### [EXERCISE PROMPT]
Reproduce the post about static DHCP assignment for clients without a client-ID word for word, from its title through its last line.

### [READING PASSAGE]
=== Begin Enclosure ===
Static DHCP assignment for clients without client-id

A while ago I've installed Fedora Linux on one of my workstations and spent enormous amount of time trying to give it a static IP address from the Cisco IOS DHCP server. I though I was the only one dumb enough to have this problem, so I didn’t document my solution, but then one of the readers made a comment to the Assigning server IP addresses with DHCP post describing almost identical symptoms:

I have a hp2300n and I want to make a static IP assignment with DHCP. Nothing is working: hardware-address, client-identifier, no prepend, 01 prepend, 00 prepend.

In my case, the Fedora DHCP client did not send any DHCP client-ID in the DHCPREQUEST message. One would think that the IOS DHCP server would use the MAC address as the client-ID, but that's not the case. You have to configure the hardware-address parameter in the host DHCP pool to match the MAC address of the DHCP client with the pool and the static IP address:

ip dhcp pool fedi
host 192.168.200.206 255.255.255.240
hardware-address 000f.fe83.bca9
dns-server 208.67.220.220 208.67.222.222

This article is part of You've asked for it series.
=== End Enclosure ===
[Collected data]
=== Begin Enclosure ===
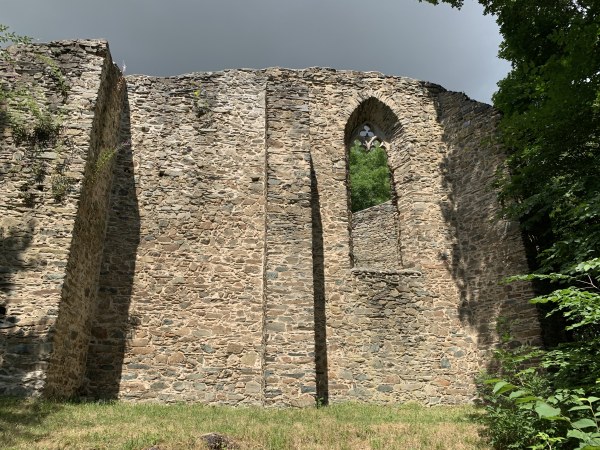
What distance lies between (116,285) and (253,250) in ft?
9.16

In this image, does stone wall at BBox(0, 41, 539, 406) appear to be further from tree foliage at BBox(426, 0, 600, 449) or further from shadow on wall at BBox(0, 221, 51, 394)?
tree foliage at BBox(426, 0, 600, 449)

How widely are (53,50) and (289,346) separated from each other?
7.21 m

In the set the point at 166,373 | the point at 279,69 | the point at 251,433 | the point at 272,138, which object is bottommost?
the point at 251,433

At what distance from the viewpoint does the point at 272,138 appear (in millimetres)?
10367

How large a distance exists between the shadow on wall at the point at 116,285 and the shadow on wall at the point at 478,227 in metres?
6.73

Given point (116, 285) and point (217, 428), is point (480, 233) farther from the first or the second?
point (116, 285)

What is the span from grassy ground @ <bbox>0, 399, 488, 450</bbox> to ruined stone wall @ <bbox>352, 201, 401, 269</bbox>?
18.2ft

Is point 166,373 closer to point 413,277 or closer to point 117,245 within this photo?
point 117,245

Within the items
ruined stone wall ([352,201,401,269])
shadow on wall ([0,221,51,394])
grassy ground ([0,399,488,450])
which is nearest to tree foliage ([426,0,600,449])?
grassy ground ([0,399,488,450])

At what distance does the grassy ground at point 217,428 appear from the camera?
17.4ft

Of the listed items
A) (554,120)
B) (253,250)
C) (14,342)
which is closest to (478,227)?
(554,120)

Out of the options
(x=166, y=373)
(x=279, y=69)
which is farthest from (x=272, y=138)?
(x=166, y=373)

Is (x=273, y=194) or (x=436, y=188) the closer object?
(x=273, y=194)

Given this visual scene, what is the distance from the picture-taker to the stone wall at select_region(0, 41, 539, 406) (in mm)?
8117
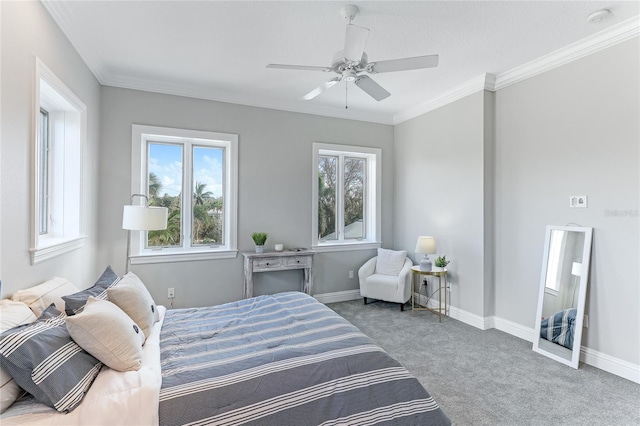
=== End Enclosure ===
### [YOUR SOLUTION]
Static DHCP assignment for clients without client-id

A while ago I've installed Fedora Linux on one of my workstations and spent enormous amount of time trying to give it a static IP address from the Cisco IOS DHCP server. I though I was the only one dumb enough to have this problem, so I didn’t document my solution, but then one of the readers made a comment to the Assigning server IP addresses with DHCP post describing almost identical symptoms:

I have a hp2300n and I want to make a static IP assignment with DHCP. Nothing is working: hardware-address, client-identifier, no prepend, 01 prepend, 00 prepend.

In my case, the Fedora DHCP client did not send any DHCP client-ID in the DHCPREQUEST message. One would think that the IOS DHCP server would use the MAC address as the client-ID, but that's not the case. You have to configure the hardware-address parameter in the host DHCP pool to match the MAC address of the DHCP client with the pool and the static IP address:

ip dhcp pool fedi
host 192.168.200.206 255.255.255.240
hardware-address 000f.fe83.bca9
dns-server 208.67.220.220 208.67.222.222

This article is part of You've asked for it series.